## THE TASK
Copy out, word for word, the lines from the one that contains "The camera geometry" through the one that contains "which is located", including both of those lines.

"""

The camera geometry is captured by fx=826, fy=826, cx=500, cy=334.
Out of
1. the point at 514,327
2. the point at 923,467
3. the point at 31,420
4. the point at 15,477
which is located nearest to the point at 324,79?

"""
"""

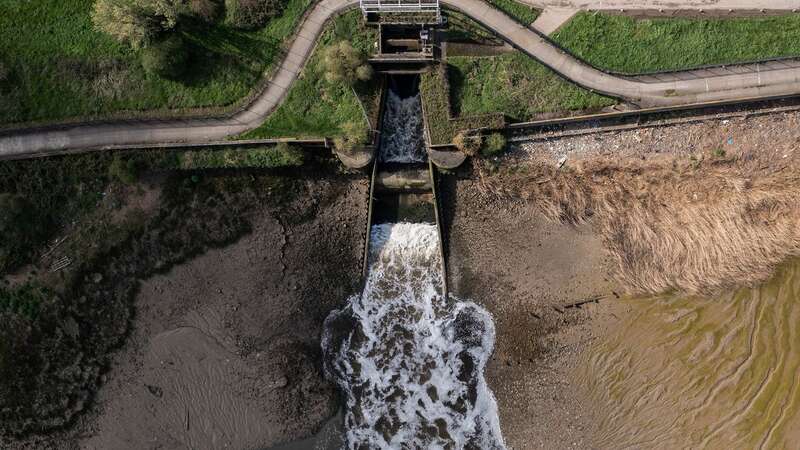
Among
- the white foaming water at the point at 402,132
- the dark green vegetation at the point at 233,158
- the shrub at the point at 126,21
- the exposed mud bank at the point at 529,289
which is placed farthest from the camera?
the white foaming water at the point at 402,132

"""
"""

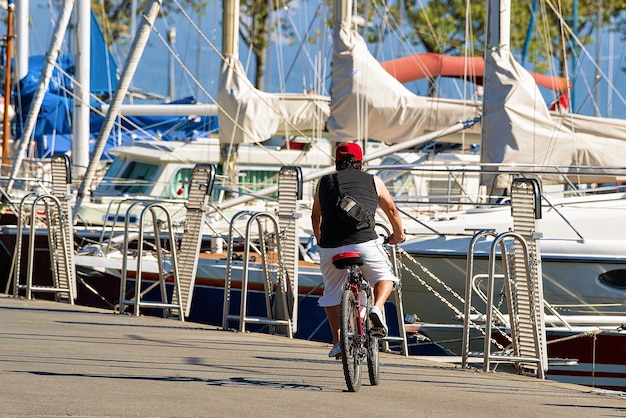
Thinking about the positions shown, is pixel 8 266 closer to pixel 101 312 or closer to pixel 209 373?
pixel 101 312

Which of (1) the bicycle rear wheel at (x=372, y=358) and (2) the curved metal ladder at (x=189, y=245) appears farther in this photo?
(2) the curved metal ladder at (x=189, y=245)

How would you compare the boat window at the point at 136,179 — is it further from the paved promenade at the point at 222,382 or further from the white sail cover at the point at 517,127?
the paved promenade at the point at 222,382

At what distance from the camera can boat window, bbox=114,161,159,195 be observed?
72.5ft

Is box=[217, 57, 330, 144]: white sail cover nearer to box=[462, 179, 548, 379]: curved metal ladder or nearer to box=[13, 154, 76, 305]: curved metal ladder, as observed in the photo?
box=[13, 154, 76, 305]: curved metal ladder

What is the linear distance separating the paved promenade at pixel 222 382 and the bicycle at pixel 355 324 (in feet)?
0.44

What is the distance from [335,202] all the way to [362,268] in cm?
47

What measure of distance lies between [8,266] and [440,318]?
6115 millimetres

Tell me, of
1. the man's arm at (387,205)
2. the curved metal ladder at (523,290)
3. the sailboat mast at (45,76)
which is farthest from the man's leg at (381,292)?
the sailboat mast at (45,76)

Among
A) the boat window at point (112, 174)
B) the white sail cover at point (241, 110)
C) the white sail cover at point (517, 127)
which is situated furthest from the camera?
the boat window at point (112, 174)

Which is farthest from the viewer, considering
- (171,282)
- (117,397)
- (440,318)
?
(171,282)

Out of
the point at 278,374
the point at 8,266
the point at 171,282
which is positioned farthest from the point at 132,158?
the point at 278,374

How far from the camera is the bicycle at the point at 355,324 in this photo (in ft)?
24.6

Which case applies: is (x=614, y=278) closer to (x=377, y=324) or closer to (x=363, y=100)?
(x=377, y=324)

"""

## ANSWER FOR THE TASK
The camera geometry is captured by fx=826, fy=826, cx=500, cy=334.
Out of
1. the point at 514,327
2. the point at 923,467
3. the point at 31,420
4. the point at 15,477
which is located nearest to the point at 324,79?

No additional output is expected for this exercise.